Thursday, July 14, 2005

science vs. romance (poetry)

Subject: science vs. literary journals (with props to my lady Alexis Clements, lover of science and writing, for the info and the always excellent mail & e-mails. She rules)

From the Nobel info on 'Roald Hoffman' a Jewish Pole who went to Moscow University and won the big prize:
" One thing is certainly not true: that scientists have some greater
insight into the workings of nature than poets. Interestingly, I find
that many humanists deep down feel that scientists have such inner knowledge that is barred to them. Perhaps we scientists do, but in such carefully circumscribed pieces of the universe! Poetry soars, all around the tangible, in deep dark, through a world we reveal and make.

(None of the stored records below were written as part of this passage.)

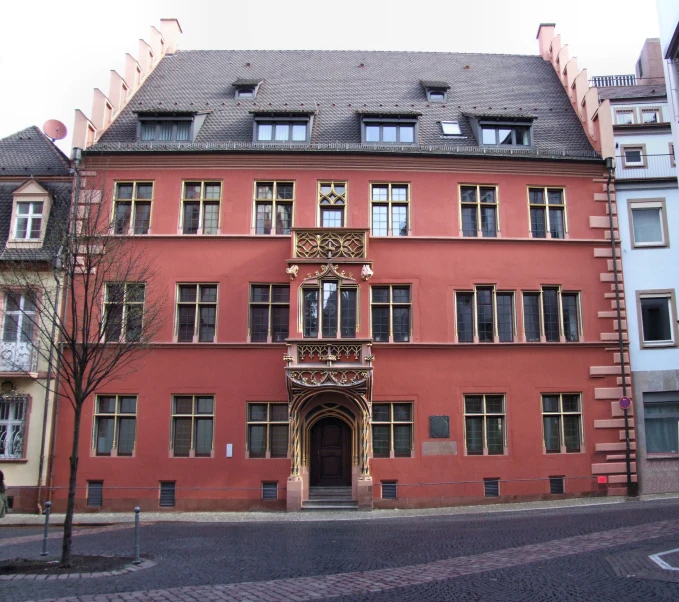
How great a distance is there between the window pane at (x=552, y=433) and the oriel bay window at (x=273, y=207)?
1083 centimetres

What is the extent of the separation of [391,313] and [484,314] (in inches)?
127

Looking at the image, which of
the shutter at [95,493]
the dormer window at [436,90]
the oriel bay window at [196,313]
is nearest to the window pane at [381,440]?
the oriel bay window at [196,313]

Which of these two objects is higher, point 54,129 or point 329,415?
point 54,129

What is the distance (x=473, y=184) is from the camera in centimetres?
2412

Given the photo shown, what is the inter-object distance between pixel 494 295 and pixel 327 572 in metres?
14.0

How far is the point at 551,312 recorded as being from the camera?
23.5 m

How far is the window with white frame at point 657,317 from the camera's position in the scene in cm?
2362

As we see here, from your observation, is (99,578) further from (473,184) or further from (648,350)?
(648,350)

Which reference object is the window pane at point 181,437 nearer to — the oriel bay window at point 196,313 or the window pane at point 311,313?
the oriel bay window at point 196,313

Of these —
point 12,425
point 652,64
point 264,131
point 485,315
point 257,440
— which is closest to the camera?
point 12,425

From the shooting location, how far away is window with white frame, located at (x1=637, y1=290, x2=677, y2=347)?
930 inches

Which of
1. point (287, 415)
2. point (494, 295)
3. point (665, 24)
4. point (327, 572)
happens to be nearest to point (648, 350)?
point (494, 295)

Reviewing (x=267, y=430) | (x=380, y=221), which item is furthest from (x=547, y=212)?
(x=267, y=430)

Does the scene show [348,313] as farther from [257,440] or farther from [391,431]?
[257,440]
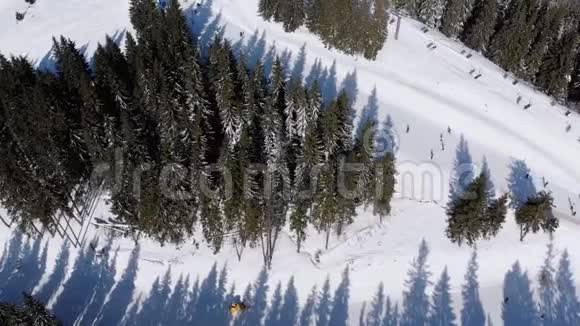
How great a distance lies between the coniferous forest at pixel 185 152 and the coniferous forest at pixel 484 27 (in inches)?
637

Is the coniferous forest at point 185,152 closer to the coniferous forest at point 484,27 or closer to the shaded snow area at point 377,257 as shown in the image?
the shaded snow area at point 377,257

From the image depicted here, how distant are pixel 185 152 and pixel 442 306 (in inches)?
1125

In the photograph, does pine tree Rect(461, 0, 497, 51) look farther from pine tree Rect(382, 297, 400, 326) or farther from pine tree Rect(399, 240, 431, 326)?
pine tree Rect(382, 297, 400, 326)

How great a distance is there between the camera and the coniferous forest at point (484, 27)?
63.5m

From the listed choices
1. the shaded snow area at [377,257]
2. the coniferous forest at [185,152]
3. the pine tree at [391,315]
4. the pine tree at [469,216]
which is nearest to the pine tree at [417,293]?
the shaded snow area at [377,257]

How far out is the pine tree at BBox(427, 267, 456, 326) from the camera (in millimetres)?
46000

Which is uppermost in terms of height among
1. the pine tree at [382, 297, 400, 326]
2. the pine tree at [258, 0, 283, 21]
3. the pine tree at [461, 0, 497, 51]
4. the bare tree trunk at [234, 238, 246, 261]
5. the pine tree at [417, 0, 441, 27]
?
the pine tree at [417, 0, 441, 27]

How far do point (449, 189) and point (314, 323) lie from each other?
2035 centimetres

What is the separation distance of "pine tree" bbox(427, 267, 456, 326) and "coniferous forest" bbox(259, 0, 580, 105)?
31484 millimetres

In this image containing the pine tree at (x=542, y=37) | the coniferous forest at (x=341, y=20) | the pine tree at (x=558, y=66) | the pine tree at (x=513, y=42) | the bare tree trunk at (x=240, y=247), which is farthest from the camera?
the pine tree at (x=513, y=42)

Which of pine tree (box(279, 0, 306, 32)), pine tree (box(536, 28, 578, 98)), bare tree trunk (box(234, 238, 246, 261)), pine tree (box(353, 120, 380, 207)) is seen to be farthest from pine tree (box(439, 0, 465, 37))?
bare tree trunk (box(234, 238, 246, 261))

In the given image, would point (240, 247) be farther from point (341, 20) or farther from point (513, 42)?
point (513, 42)

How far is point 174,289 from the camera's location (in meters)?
48.1

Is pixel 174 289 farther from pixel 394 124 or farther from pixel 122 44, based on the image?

"It should be said that building a career in poetry is much harder
than in science. In the best chemical journal in the world the acceptance rate for full articles is 65%, for communications 35%. In a routine literary journal, far from the best, the acceptance rate for poems is below 5%.

"Writing, "the message that abandons", has become increasingly
important to me. I expect to publish four books for a general or
literary audience in the next few years. Science will figure in these,
but only as a part, a vital part, of the risky enterprise of being
human."
whole thing here

Oh, scientists, I've said it before but how I love them!

3 Comments:

Blogger T-bone said...

needless to say, i have sent this article to my scientist boss (oh and for those of you who don't know me, i'm the investigator put on the chuggen case) my boss' response was that scientists just can't rhyme

5:28 PM  
Blogger sarah said...

i don't know nothin' about no chuggens.

7:51 PM  
Anonymous Anonymous said...

I am going to use this as a place to vent about the evils of scientific writing. Which is a better title for a paper:
"The Copper Tapeworm", or "A Twisted Pair Cryogenic Filter"? The first sounds interesting, and evokes an image that works great to describe the filter in our paper, the second sounds like something out of your highschool sceince textbook. But of course it's the second that ends up having to be used for the published version (the version we distributed to coleagues directly has the first title). Which is better to describe a simple line drawing that roughly depicts our experiment: "cartoon", or "conceptual diagram"? Oh, yeah--conceptual fucking diagram all the way. The problem with peer review is that sometimes your peers are a bunch of jackasses.